Autres coûts potentiels

  • Droit de partage : Si un acte liquidatif est établi chez le notaire, un droit de partage de 2,5% de la valeur des biens partagés est dû à l’État.
  • Frais d’huissier : Rarement nécessaires en consentement mutuel, sauf cas particuliers.
  • Frais d’expertise : Si une expertise (par exemple, pour l’estimation d’un bien immobilier ou d’une entreprise) est requise pour le partage.

Comment choisir son avocat pour un divorce par consentement mutuel ?

Le choix de votre avocat est primordial pour garantir une procédure fluide et efficace. Voici quelques critères à considérer :

  • Spécialisation en droit de la famille : Un avocat spécialisé possède l’expertise nécessaire pour gérer toutes les spécificités du divorce.
  • Expérience : Un avocat expérimenté saura anticiper les difficultés et vous conseiller au mieux.
  • Communication : Choisissez un avocat avec qui vous vous sentez à l’aise et qui communique clairement et régulièrement avec vous.
  • Transparence sur les honoraires : Un bon avocat vous fournira une convention d’honoraires détaillée dès le début.
  • Approche amiable : Pour un divorce par consentement mutuel, privilégiez un avocat dont l’approche est orientée vers la négociation et la recherche de solutions amiables.

N’hésitez pas à consulter plusieurs avocats avant de prendre votre décision. La première consultation est souvent l’occasion de vérifier le « feeling » et de poser toutes vos questions sur la procédure et les honoraires. izi-avocat.fr vous permet justement de bénéficier d’une première consultation gratuite pour vous aider dans ce choix.
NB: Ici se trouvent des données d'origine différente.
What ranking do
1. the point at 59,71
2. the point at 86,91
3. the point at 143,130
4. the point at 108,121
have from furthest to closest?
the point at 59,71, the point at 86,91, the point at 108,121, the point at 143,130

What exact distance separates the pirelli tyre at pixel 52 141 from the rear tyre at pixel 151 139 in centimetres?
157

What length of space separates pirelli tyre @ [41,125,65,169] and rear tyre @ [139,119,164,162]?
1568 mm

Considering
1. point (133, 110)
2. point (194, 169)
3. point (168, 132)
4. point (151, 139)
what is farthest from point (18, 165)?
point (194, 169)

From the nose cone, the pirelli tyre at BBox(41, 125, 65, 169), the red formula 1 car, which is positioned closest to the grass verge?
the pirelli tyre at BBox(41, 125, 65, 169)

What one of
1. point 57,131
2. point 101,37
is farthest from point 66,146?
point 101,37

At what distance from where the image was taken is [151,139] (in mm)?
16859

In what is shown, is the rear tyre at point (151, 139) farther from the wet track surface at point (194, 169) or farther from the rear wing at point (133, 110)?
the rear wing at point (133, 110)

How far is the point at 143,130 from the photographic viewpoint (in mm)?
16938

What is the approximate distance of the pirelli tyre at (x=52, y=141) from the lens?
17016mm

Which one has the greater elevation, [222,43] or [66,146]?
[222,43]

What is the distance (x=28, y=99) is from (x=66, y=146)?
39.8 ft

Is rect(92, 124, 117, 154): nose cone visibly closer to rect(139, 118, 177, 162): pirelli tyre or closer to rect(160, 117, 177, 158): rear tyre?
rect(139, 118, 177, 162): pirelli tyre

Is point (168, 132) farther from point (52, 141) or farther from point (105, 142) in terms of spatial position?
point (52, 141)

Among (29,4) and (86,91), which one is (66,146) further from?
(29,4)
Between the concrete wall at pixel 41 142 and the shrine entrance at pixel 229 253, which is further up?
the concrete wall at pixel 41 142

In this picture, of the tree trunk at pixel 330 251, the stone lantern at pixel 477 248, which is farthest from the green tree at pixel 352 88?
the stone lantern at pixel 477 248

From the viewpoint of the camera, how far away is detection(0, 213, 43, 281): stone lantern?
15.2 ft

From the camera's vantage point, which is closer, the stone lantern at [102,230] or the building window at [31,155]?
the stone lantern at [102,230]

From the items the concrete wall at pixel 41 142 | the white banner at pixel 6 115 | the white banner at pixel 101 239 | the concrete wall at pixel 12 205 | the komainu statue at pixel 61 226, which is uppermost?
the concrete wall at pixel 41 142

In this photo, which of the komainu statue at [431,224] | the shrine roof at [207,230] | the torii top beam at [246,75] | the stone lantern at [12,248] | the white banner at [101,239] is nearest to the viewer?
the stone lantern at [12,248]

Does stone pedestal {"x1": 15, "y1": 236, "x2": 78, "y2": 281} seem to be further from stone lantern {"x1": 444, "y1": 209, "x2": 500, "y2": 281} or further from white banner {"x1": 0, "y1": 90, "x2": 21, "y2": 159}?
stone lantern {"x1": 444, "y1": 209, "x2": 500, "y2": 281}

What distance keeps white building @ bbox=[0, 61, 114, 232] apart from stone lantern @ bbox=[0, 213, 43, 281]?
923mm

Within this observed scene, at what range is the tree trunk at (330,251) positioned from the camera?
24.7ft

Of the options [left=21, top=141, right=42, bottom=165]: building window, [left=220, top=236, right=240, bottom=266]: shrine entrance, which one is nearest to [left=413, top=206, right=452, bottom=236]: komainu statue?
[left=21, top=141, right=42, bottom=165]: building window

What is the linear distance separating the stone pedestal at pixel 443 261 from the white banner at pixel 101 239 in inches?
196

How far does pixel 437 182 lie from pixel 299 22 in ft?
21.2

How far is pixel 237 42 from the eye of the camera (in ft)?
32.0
Les erreurs à éviter pour un divorce rapide

Pour que votre divorce par consentement mutuel se déroule dans les meilleurs délais, il est important d’éviter certaines erreurs courantes :

  • Manque de préparation : Ne pas collecter tous les documents nécessaires en amont retarde inévitablement la procédure.
  • Désaccords persistants : Tenter un divorce amiable sans un réel accord de fond sur les points essentiels conduira à des négociations longues et coûteuses, voire à un échec de la procédure amiable.
  • Manque de communication : Ne pas communiquer efficacement avec votre avocat ou avec l’autre partie (par l’intermédiaire des avocats) peut ralentir les échanges.
  • Rétention d’informations : Ne pas être transparent sur votre situation financière ou patrimoniale peut entraîner des blocages.
  • Changement d’avis fréquent : Des hésitations répétées sur les termes de la convention prolongeront la procédure.
  • Négliger le délai de réflexion : Bien qu’incompressible, il ne doit pas être une période d’inaction. Utilisez-le pour relire attentivement la convention et poser d’éventuelles questions.

En évitant ces pièges et en travaillant de concert avec votre avocat, vous maximiserez vos chances d’obtenir un divorce par consentement mutuel rapide et serein.

Questions fréquentes sur la durée d’un divorce par consentement mutuel

Un divorce par consentement mutuel peut-il être refusé par le juge ?

Non, depuis la réforme de 2017, le divorce par consentement mutuel ne passe plus devant le juge, sauf exceptions (enfant mineur demandant à être entendu). Ce sont les avocats et le notaire qui s’assurent de la conformité de la convention.

Que se passe-t-il si l’un des époux change d’avis pendant la procédure ?

Si l’un des époux change d’avis avant la signature de la convention de divorce, la procédure amiable est interrompue. Il faudra alors envisager un autre type de divorce, ou tenter une nouvelle négociation.

Peut-on accélérer un divorce par consentement mutuel ?

Oui, il est possible d’accélérer la procédure en préparant tous les documents nécessaires en amont, en communiquant efficacement avec votre avocat, et en vous mettant d’accord rapidement sur tous les points de la convention de divorce.

Est-il obligatoire d’avoir un avocat pour un divorce par consentement mutuel ?

Oui, depuis la loi de 2017, chaque époux doit obligatoirement être assisté de son propre avocat pour un divorce par consentement mutuel par acte sous signature privée contresigné par avocats.

Quels sont les documents nécessaires pour un divorce par consentement mutuel ?

Les documents principaux sont : livret de famille, actes de naissance des époux et des enfants, acte de mariage, contrat de mariage (si applicable), avis d’imposition, titres de propriété immobilière, etc. Votre avocat vous fournira une liste exhaustive.